- **Goal**
Render the lines from the one containing "As presented in" through the last line as a Markdown table with the columns Row and Line, leaving out any blank lines.

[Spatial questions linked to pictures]
○ ○ ○ ○ ○
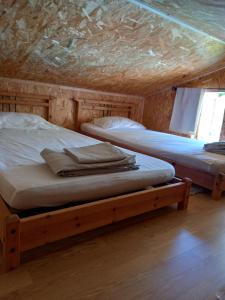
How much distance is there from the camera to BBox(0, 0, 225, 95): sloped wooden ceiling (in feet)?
7.77

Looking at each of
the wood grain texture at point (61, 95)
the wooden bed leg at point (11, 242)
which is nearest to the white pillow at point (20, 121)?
the wood grain texture at point (61, 95)

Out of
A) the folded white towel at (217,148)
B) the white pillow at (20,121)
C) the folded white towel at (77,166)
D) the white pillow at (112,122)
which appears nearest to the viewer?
the folded white towel at (77,166)

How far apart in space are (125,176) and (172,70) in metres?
3.10

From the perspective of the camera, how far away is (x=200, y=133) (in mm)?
4797

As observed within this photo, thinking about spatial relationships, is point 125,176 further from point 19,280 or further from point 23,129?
point 23,129

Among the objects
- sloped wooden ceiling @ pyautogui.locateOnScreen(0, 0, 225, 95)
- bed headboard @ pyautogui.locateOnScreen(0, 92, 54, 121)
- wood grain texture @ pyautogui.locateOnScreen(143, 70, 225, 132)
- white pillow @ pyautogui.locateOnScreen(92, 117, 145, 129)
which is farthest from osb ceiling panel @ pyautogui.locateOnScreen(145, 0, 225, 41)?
bed headboard @ pyautogui.locateOnScreen(0, 92, 54, 121)

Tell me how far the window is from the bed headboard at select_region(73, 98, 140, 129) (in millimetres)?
1474

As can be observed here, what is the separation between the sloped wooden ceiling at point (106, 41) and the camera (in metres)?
2.37

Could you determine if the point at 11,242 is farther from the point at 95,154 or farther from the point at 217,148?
the point at 217,148

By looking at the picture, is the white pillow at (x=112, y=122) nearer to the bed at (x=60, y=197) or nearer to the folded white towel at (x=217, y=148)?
the folded white towel at (x=217, y=148)

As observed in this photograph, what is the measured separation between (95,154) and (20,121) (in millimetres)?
1965

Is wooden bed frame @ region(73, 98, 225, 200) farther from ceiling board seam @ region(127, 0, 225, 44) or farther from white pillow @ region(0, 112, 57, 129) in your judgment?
ceiling board seam @ region(127, 0, 225, 44)

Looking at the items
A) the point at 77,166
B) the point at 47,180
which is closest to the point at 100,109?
the point at 77,166

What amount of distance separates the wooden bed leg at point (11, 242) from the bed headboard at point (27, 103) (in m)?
2.79
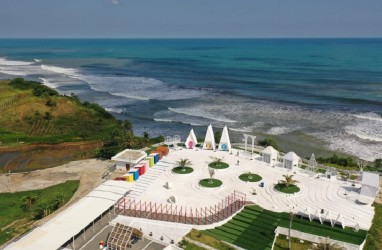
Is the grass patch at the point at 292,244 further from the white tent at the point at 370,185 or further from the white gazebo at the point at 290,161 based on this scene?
the white gazebo at the point at 290,161

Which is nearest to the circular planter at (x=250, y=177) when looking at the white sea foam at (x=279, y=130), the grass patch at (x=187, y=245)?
the grass patch at (x=187, y=245)

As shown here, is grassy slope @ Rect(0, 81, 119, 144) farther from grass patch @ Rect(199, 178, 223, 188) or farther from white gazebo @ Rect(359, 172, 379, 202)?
white gazebo @ Rect(359, 172, 379, 202)

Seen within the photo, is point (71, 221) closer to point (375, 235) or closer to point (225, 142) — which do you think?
point (225, 142)

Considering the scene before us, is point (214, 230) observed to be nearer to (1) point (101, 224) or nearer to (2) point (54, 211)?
(1) point (101, 224)

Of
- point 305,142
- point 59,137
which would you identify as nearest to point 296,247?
point 305,142

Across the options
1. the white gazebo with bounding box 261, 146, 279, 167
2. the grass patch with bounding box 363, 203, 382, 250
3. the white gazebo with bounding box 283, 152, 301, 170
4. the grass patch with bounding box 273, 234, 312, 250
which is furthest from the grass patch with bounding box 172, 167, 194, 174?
the grass patch with bounding box 363, 203, 382, 250
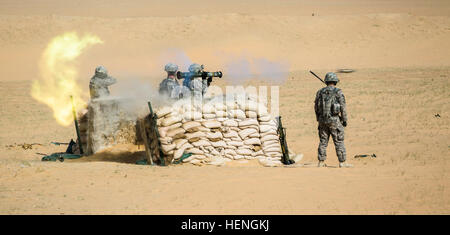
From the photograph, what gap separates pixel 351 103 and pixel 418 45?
711 inches

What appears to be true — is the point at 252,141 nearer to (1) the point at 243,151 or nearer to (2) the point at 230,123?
(1) the point at 243,151

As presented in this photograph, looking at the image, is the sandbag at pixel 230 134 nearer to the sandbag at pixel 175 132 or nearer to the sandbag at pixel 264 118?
the sandbag at pixel 264 118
○ ○ ○ ○ ○
- **Answer below**
| Row | Line |
|---|---|
| 1 | As presented in this photograph, looking at the image, is the sandbag at pixel 230 134 nearer to the sandbag at pixel 175 132 or nearer to the sandbag at pixel 264 118? |
| 2 | the sandbag at pixel 264 118 |